INSTRUCTION - Determine how many lines in the records below contain the string "surface", with case taken into account, and reply with that number alone.

MATERIAL FOR THIS TASK -
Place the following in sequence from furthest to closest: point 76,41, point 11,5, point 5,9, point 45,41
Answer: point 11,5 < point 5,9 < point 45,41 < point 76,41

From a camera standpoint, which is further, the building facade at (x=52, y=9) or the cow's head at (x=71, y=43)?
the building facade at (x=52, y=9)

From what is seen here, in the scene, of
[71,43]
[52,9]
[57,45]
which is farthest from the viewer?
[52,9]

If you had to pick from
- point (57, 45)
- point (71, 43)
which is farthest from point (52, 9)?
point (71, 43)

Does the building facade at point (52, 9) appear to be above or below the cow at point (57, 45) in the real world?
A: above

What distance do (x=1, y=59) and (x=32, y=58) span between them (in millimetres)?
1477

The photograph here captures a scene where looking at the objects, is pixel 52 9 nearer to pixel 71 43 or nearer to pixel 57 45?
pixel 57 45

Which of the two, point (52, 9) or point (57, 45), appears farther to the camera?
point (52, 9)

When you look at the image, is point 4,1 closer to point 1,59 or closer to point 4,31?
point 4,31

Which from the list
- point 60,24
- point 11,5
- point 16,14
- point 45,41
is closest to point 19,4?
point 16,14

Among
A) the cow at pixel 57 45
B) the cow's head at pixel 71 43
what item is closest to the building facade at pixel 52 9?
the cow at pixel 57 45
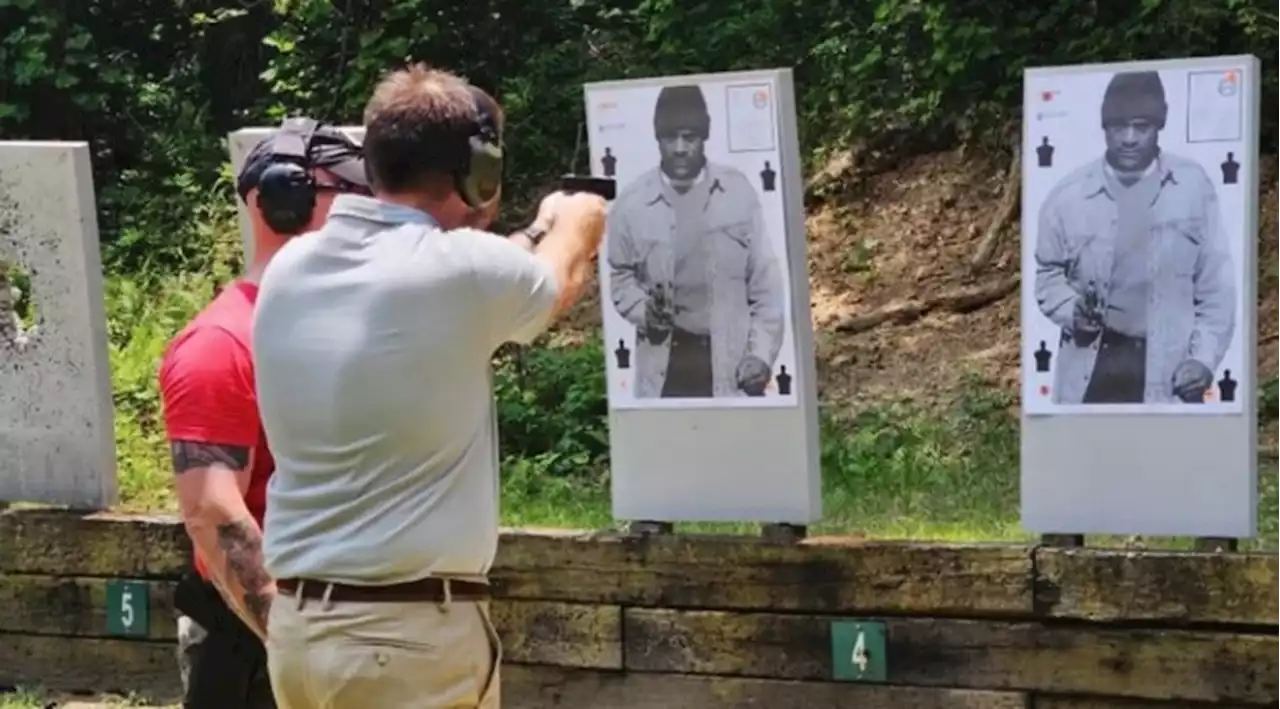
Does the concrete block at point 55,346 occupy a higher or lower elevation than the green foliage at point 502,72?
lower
* * *
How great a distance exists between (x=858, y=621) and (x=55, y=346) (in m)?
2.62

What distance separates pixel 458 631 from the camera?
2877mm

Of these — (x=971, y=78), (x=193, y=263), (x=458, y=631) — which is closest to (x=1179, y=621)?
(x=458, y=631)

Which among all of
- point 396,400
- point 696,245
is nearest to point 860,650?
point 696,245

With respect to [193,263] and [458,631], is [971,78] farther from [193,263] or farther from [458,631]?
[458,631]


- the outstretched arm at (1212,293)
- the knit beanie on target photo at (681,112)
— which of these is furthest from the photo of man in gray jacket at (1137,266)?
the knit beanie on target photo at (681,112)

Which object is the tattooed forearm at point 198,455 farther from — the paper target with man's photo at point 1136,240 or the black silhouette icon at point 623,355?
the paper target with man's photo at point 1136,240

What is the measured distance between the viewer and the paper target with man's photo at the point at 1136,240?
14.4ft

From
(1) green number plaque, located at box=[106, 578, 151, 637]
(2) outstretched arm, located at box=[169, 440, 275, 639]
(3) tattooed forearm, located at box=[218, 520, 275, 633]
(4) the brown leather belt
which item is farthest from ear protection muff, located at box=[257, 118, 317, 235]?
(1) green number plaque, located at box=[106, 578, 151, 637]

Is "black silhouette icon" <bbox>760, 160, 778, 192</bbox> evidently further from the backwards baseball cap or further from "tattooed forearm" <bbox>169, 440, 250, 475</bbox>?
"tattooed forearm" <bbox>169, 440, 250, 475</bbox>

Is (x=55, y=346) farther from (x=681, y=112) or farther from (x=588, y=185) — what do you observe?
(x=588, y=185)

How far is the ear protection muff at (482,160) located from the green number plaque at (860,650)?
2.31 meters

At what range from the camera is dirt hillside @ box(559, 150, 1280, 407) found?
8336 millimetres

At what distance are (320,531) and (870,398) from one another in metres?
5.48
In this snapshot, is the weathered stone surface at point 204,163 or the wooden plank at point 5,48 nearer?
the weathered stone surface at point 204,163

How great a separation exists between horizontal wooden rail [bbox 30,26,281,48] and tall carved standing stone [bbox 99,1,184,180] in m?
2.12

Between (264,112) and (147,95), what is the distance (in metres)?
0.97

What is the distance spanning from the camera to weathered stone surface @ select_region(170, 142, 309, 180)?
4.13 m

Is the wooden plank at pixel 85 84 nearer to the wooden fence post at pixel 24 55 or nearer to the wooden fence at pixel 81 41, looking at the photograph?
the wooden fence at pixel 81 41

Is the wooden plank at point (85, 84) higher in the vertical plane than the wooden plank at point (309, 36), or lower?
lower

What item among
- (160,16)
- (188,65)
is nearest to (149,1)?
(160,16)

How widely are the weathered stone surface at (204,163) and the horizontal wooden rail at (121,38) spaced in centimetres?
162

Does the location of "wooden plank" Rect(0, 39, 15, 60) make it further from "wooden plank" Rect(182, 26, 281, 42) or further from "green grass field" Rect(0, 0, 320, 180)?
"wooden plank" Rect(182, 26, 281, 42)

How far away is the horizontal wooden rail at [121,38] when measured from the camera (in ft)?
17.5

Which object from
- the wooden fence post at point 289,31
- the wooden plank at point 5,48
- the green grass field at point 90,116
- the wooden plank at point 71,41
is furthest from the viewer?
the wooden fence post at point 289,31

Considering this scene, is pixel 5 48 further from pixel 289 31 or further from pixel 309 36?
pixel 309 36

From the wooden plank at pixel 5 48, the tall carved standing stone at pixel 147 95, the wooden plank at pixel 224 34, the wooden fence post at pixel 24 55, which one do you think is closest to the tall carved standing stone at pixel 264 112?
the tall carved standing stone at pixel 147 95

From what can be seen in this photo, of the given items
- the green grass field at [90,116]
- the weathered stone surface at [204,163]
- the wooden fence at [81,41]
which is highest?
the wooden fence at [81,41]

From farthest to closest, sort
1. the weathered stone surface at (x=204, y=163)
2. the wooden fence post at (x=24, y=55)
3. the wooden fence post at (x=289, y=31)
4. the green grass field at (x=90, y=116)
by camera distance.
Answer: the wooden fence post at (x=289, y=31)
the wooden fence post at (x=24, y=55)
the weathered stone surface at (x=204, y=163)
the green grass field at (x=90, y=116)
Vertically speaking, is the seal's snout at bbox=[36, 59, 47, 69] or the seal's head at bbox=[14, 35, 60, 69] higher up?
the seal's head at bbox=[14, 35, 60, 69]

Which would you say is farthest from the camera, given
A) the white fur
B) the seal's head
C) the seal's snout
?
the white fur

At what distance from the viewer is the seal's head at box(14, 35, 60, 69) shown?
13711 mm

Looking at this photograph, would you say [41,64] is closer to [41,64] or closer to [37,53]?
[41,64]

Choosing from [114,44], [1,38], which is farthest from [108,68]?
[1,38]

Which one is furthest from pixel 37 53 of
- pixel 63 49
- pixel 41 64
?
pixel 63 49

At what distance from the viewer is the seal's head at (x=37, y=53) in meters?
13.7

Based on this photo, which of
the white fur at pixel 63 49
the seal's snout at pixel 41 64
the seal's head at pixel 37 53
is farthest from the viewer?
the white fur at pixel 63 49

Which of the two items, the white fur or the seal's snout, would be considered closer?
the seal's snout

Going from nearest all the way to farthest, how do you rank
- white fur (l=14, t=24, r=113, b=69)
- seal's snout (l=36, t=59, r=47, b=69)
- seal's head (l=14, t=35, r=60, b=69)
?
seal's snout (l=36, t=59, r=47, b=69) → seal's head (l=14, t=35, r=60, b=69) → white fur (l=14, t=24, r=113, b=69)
...
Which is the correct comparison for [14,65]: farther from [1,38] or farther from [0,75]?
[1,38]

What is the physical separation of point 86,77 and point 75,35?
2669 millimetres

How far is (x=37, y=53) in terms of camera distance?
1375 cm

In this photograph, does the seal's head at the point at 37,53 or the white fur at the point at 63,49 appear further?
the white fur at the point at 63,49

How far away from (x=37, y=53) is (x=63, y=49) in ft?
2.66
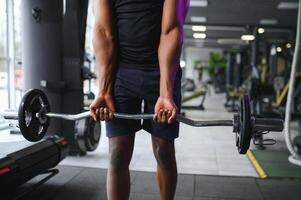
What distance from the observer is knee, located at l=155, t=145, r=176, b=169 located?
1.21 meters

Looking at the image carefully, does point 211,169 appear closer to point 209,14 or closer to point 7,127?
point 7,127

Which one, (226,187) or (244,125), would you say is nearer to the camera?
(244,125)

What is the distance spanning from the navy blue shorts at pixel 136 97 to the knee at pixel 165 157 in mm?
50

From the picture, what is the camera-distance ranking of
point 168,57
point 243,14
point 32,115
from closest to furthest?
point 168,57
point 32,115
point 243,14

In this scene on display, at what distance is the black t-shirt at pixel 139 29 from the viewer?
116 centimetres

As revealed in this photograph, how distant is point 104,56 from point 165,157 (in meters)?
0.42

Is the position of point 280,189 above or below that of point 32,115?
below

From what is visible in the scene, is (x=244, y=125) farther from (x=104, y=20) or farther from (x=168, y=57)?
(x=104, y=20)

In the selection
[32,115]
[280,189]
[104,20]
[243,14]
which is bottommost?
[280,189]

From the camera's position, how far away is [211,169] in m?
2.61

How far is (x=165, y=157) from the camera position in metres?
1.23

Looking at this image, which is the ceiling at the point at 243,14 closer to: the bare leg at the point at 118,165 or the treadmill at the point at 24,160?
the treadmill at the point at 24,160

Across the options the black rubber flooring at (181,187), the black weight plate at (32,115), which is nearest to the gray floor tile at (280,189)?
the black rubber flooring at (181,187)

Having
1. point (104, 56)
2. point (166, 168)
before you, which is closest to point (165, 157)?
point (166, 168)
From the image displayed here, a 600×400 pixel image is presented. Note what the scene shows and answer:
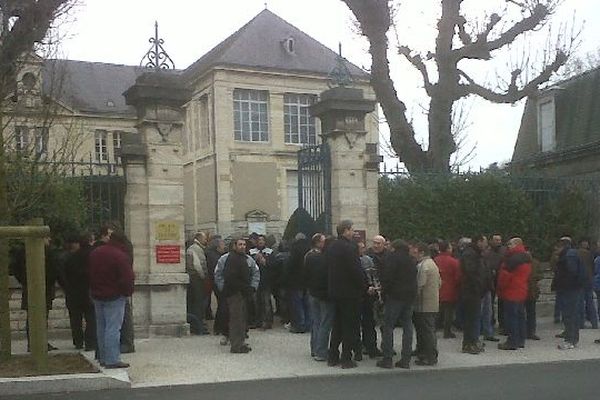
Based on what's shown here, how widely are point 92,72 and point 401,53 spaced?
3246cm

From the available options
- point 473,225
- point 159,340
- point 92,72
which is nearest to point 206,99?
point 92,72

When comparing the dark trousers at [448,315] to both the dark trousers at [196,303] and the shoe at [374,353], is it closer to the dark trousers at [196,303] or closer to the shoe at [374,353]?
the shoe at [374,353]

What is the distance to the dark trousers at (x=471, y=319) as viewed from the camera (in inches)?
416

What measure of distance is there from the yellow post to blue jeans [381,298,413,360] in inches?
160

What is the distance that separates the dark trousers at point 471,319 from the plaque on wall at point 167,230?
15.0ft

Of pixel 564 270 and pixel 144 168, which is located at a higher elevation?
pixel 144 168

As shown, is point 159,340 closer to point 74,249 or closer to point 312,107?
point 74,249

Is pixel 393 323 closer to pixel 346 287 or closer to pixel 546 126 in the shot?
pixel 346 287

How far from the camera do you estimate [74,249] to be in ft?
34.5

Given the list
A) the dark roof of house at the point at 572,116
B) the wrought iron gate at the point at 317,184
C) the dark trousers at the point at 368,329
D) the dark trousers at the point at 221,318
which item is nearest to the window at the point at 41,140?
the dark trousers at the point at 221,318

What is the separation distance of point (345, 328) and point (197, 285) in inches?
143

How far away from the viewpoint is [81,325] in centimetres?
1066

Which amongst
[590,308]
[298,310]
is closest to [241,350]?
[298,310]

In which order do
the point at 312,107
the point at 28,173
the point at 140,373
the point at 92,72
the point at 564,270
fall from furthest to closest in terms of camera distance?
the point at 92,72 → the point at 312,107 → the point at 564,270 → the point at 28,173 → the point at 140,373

WRITTEN REPLY - 7